Camaïeu poussée au bord du gouffre

Publié le 29 mai 2020 à 16:33 Mise à jour le 12 juin 2020

Alors qu’ils viennent de sortir du chômage partiel, les 4 000 salariés de Camaïeu voient leur emploi menacé. Et à la peur se mêle la colère. Si l’on en croit la direction qui, ce mardi, a placé l’entreprise basée à Roubaix en redressement judiciaire, le drame actuel vient de la Covid. Les 800 magasins ont été fermés pendant le confinement, le chiffre d’affaires a été plombé de 95 %. S’ajoute à cela le refus des banques d’accorder à l’enseigne de vêtements un prêt garanti par l’État.

Un achat à effet levier, une technique financière favorable aux actionnaires

« La direction se défausse sur la Covid et les Gilets jaunes, mais le groupe est mal depuis dix ans, corrige Thierry Siwik, délégué syndical CGT chez Camaïeu. Cette situation dramatique est plutôt due au fait qu’on a eu une multitude d’actionnaires et de dirigeants qui ont enchaîné les mauvaises décisions. » Pour le syndicat, la crise sert de prétexte à un plan de licenciements massifs, qui était prévu en amont, sous l’impulsion des actionnaires. Ceux-ci ont pris le pouvoir sur l’enseigne de prêt-à-porter à la suite d’un achat à effet de levier, ou LBO, en 2018. « Imaginez que vous achetez une entreprise pour 100 euros, avec 10 euros de votre poche et 90 d’emprunt, explique Jean-Louis Alfred, de la CFDT, qui a subi les méfaits du LBO chez Vivarte (textile). Vous promettez de rembourser les intérêts sur cinq ans, puis l’intégralité à la revente.
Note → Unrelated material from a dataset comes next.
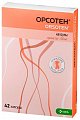 Купить орсотен, капсулы 120мг, 42 шт в Нижнем Новгороде
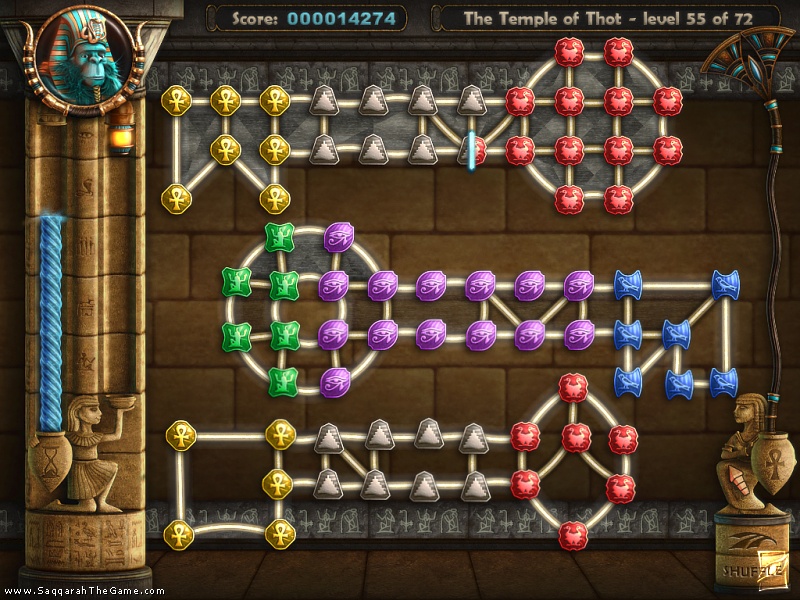 Pantallazo de Brain College: Ancient Quest of Saqqarah para PC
Si vous vendez 120 euros, vous gardez 20 de plus-value. Cela revient au fond à se nourrir sur le dos de l’entreprise et des salariés, qui payent les intérêts alors que vous n’avez quasiment rien mis de votre poche. » Résultat, en quelques années, l’ancien numéro un européen de l’équipement à la personne avec 17 marques s’est retrouvé démantelé et n’en a plus que trois.